OTTAWA - The bad news is it's much worse than you think. Oil, that is.
Yes, we all gasp and weep at the pumps. But that's just a little taste of what record-high oil prices will inflict in the coming months and years. Oil is a component in almost everything we consume -- from food to plastics -- and so the pain in the gas tank will slowly radiate into every aspect of our economic lives.
With everything costing more, inflation will rise. And when inflation rises, interest rates must follow. Remember that the last oil shock of this magnitude -- the crisis of 1979-1981 -- ultimately pushed mortgage rates toward 20 per cent. Even half that rise would make millions of people suffer in ways they haven't for a generation.
And that's not all, my friends.
As former employees of GM and Air Canada know, record oil prices are already gnawing at the economy and killing jobs, but what we've experienced so far is mere foreshadowing.
"The U.S. economy has managed to avoid feeling the full brunt of oil prices over the last few years," write Avery Shenfeld and Meny Grauman in a CIBC bulletin, "but 2009 will be the year that its luck runs out."

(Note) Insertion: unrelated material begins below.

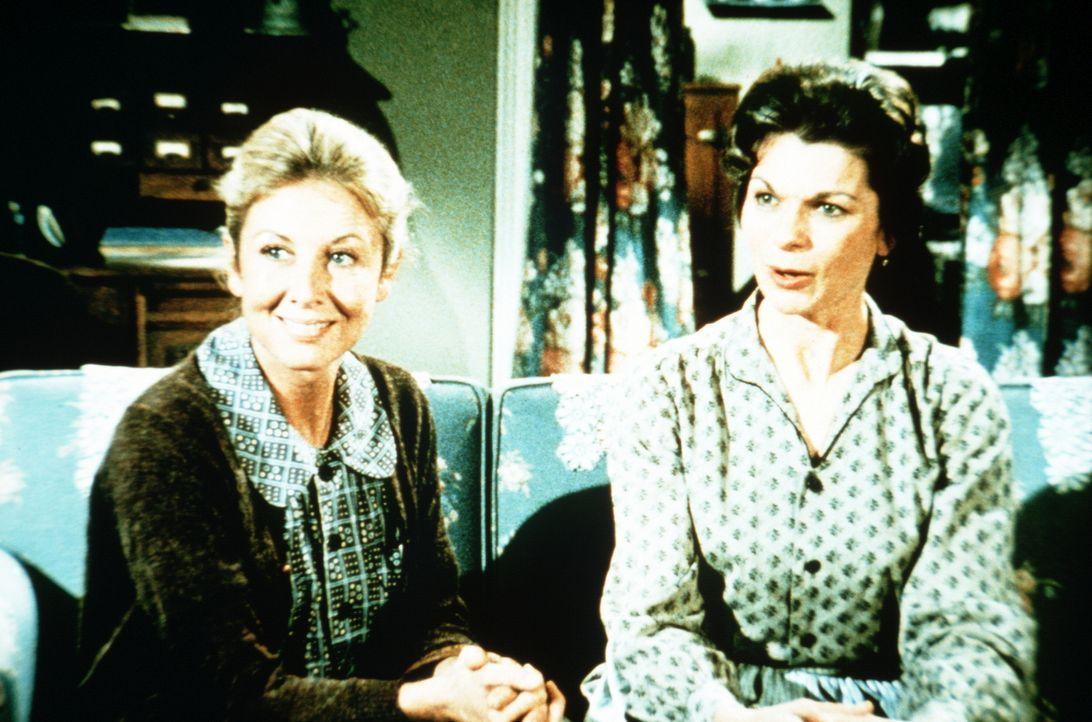 Olivia (Michael Learned, l.) freut sich, als sie hört, dass Corabeth (Ronnie Claire Edwards, r.) und ihr Mann Ike ein Baby adoptieren wollen. - Bildquelle: WARNER BROS. INTERNATIONAL TELEVISION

A recent Maclean's cover featured a disconsolate man with a gas nozzle pressed to his temple. It's an understandable sentiment, particularly after one reads the accompanying story, which suggests the damage done by the oil shock will fall somewhere between the catastrophic and the apocalyptic.
Truly, it's the end of the world as we know it. But as the song says, I feel fine.
Like it or not, this had to happen. Our economy is largely built on a single, finite energy source that is heavily concentrated in dangerous lands far away. That's not a stable foundation. It was bound to crack and crumble. The move to an economy built on more diverse energy sources -- a more stable and sustainable economy -- was inevitable.
That should have been obvious after the oil shock of 1973. It should have been doubly clear after the 1979 shock. And triply so when anthropogenic climate change became established fact.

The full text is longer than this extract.